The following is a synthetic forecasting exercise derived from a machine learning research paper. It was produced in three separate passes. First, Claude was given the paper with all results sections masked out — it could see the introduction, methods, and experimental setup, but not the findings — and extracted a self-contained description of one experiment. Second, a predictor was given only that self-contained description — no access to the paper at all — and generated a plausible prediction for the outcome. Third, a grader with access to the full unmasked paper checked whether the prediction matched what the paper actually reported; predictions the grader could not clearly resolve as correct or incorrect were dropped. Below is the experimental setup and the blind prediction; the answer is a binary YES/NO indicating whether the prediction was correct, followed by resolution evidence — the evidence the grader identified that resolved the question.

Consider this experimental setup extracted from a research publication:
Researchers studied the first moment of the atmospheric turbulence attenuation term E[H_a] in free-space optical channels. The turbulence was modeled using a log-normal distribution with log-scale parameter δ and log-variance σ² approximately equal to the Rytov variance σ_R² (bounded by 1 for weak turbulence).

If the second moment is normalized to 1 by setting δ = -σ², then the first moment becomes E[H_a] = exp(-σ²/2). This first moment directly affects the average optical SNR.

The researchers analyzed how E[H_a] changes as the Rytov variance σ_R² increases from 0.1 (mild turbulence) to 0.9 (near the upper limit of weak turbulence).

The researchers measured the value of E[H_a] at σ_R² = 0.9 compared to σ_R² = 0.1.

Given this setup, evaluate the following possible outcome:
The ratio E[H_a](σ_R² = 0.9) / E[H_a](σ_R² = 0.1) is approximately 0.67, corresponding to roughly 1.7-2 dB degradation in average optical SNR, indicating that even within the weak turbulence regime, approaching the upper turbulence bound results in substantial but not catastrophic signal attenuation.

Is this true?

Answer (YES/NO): YES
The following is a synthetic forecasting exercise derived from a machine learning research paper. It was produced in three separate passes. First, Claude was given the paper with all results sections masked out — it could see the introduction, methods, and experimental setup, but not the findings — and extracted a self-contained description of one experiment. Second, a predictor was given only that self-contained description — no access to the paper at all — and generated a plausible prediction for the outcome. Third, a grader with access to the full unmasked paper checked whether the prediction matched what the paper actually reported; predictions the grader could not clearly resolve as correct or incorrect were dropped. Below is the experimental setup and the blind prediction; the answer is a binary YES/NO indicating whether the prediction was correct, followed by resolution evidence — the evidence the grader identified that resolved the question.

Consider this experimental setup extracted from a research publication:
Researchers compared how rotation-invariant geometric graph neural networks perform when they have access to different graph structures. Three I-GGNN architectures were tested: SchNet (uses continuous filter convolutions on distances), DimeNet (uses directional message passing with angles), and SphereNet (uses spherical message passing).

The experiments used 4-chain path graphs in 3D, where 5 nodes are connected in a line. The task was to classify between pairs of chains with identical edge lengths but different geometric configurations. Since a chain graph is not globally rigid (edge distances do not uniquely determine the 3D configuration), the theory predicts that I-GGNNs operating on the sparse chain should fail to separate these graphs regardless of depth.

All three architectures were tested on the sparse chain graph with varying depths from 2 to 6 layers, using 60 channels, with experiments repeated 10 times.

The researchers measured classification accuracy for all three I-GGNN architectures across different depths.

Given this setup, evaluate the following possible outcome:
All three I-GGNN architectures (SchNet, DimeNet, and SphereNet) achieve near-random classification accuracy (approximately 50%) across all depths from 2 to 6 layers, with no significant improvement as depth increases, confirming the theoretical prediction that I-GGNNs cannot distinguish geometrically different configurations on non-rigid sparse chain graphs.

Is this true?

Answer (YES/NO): YES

---------------

__Problem requirements__. From the listing above, output exactly the run of lines that starts with the line containing "If the second" and ends with the line containing "Researchers compared how".

__Task result__.
If the second moment is normalized to 1 by setting δ = -σ², then the first moment becomes E[H_a] = exp(-σ²/2). This first moment directly affects the average optical SNR.

The researchers analyzed how E[H_a] changes as the Rytov variance σ_R² increases from 0.1 (mild turbulence) to 0.9 (near the upper limit of weak turbulence).

The researchers measured the value of E[H_a] at σ_R² = 0.9 compared to σ_R² = 0.1.

Given this setup, evaluate the following possible outcome:
The ratio E[H_a](σ_R² = 0.9) / E[H_a](σ_R² = 0.1) is approximately 0.67, corresponding to roughly 1.7-2 dB degradation in average optical SNR, indicating that even within the weak turbulence regime, approaching the upper turbulence bound results in substantial but not catastrophic signal attenuation.

Is this true?

Answer (YES/NO): YES
The following is a synthetic forecasting exercise derived from a machine learning research paper. It was produced in three separate passes. First, Claude was given the paper with all results sections masked out — it could see the introduction, methods, and experimental setup, but not the findings — and extracted a self-contained description of one experiment. Second, a predictor was given only that self-contained description — no access to the paper at all — and generated a plausible prediction for the outcome. Third, a grader with access to the full unmasked paper checked whether the prediction matched what the paper actually reported; predictions the grader could not clearly resolve as correct or incorrect were dropped. Below is the experimental setup and the blind prediction; the answer is a binary YES/NO indicating whether the prediction was correct, followed by resolution evidence — the evidence the grader identified that resolved the question.

Consider this experimental setup extracted from a research publication:
Researchers compared how rotation-invariant geometric graph neural networks perform when they have access to different graph structures. Three I-GGNN architectures were tested: SchNet (uses continuous filter convolutions on distances), DimeNet (uses directional message passing with angles), and SphereNet (uses spherical message passing).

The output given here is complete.